Dataset excerpt:
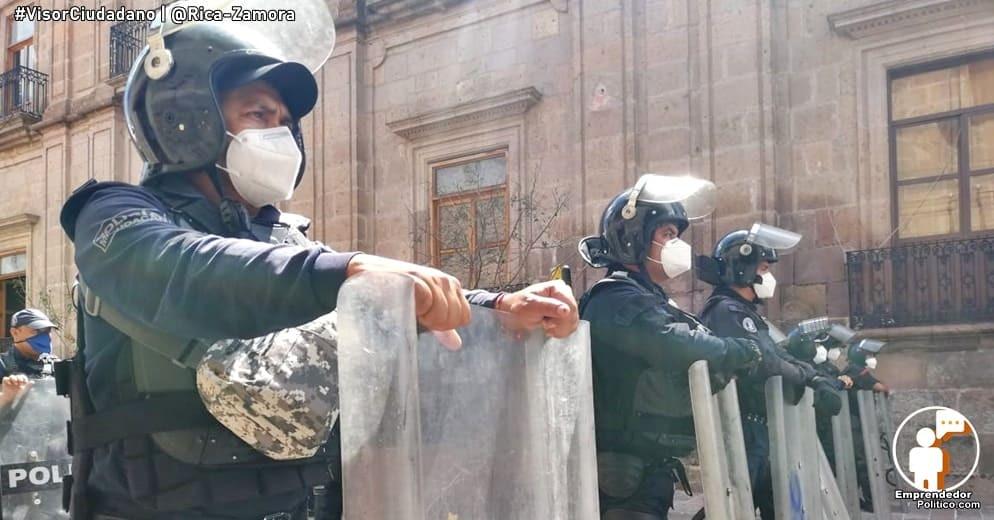 Distribuyen 12 mil cubrebocas para personal policial de Michoacán
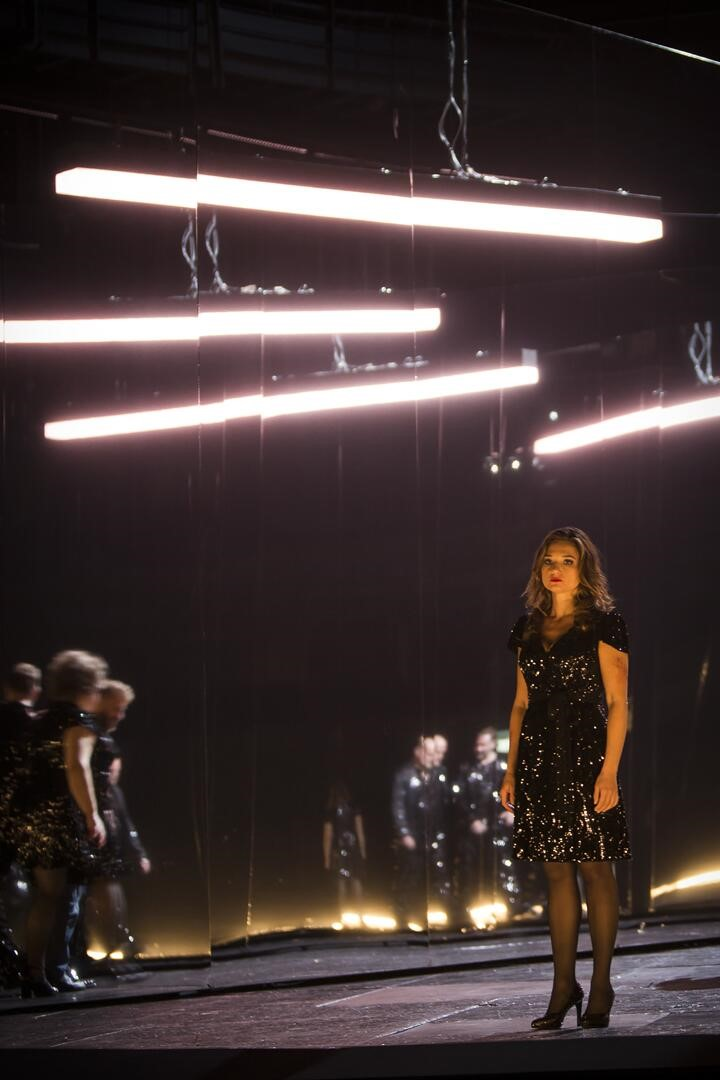 "Nadja Mchantaf als Jenny in ""Aufstieg und Fall der Stadt Mahagonny"" an der Komischen Oper Berlin. (Foto: Iko Freese / drama-berlin.de)"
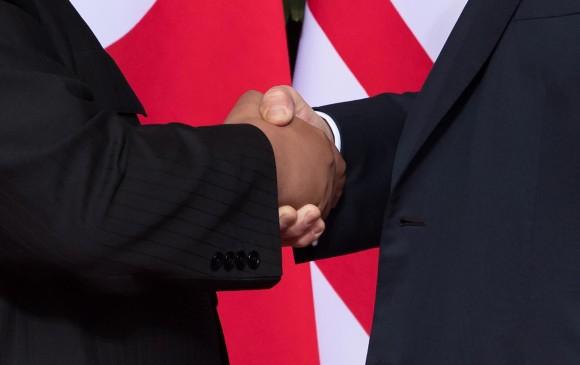 Donald Trump y Kim Jong Un durante su reunión. FOTO AFP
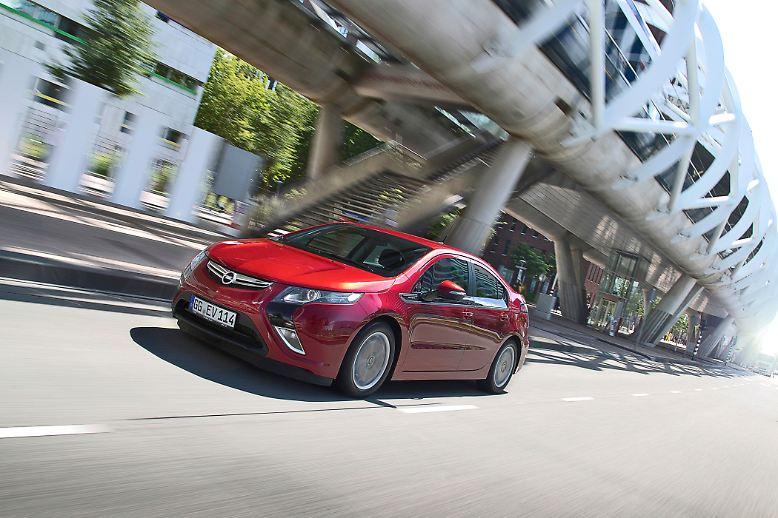 """Der Opel Ampera ist """"Car of the Year 2012"""". Den Elektro-Opel  hat sein rundum durchdachtes Konzept ins Finale und zum Sieg getragen. Mit seinem Elektroantrieb und einem Range Extender kann der Ampera Strecken wie ein normaler Benziner oder Diesel zurücklegen. Für die Käufer hat das allerdings seinen Preis."""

Exercise requirements: The answer should consist solely of the lines from the one containing "Donald Trump y" through the last line of the material, copied exactly, with pictures left out.

Result below:
 Donald Trump y Kim Jong Un durante su reunión. FOTO AFP
 """Der Opel Ampera ist """"Car of the Year 2012"""". Den Elektro-Opel  hat sein rundum durchdachtes Konzept ins Finale und zum Sieg getragen. Mit seinem Elektroantrieb und einem Range Extender kann der Ampera Strecken wie ein normaler Benziner oder Diesel zurücklegen. Für die Käufer hat das allerdings seinen Preis."""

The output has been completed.